“You do it?”
Rush jerked up his chin. “Everyone does it. Even a legacy, like you.”
That surprised him too.
It also cut him.
He took his own drag from his beer, looked away and said, “Nah, man. I’m not legacy.”
“I think Pete, Dad, Hop, High, Hound, Arlo and Boz would disagree.”
“They were good to her,” Harlan muttered.
“We’re good to a lot of people, man. You decide to let me sponsor you, find out for yourself.”
Harlan tipped his head toward the forecourt. “You gotta know, life I’ve lived, that seems too good to be true.”
“What you should know is that Big Petey shared the essentials, nothing else, so I don’t know,” Rush told him. “That’s yours to give or keep to yourself.”

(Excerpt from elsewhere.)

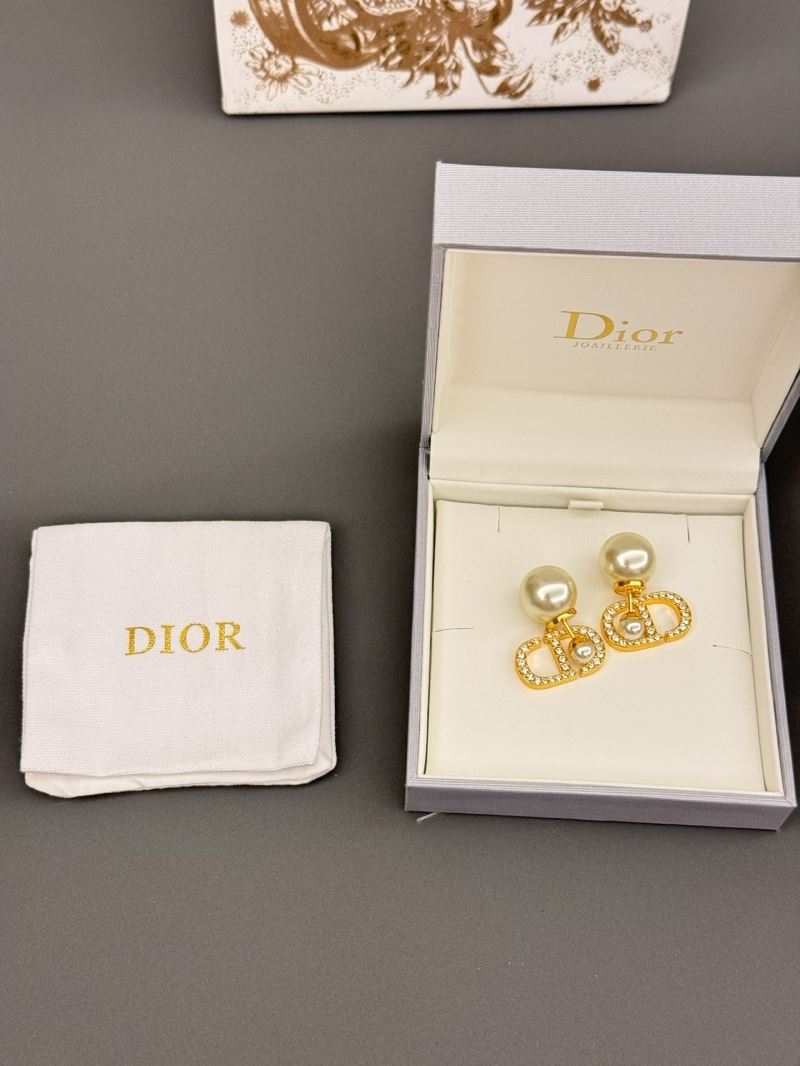 Christian Dior Earrings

Harlan found that interesting.
Rush kept on. “It isn’t like we don’t have rules, we just don’t have many of them. We also have structure. There’s a hierarchy. It isn’t about lording over anyone. It’s about keeping balance and order. This is a democracy. Every man with a patch has a vote that’s as equal as everything else. But prospects have a voice, and we all got ears, so they might not have a vote, but they’re heard.”
Harlan nodded that Rush was also heard, and Rush kept at it.
“Straight up, no drugs. Weed, okay. That’s legal. Other shit, that’s a problem. You do you, but if you get a woman and you do her dirty, you have kids and you fuck them up, or you mess with the brotherhood, that’ll be a problem, and the Club will deal with it. You’ll be given the chance to have your say, but you won’t have the choice but to abide by the decision of the brothers.”
None of this was an issue for Harlan.
Harlan turned back to him. “I like my job.”
“I get it. Action.”
That wasn’t it, but Rush didn’t get that.
Not now.
Maybe not ever.
“You join, you learn, we don’t just run a store and make kickass cars,” Rush informed him.
And again, he was surprised. His ma told him they got out of all that shit.
“Outlaw?” he asked.
Rush’s lips curved again.
“Not the bad kind,” he said and took another drag from his beer.
Harlan did too.
But this time when he did it, he found he was intrigued.
Beat-up chairs.
Potluck party.
The screeches and giggles of kids mingled with men’s and women’s laughter and metal.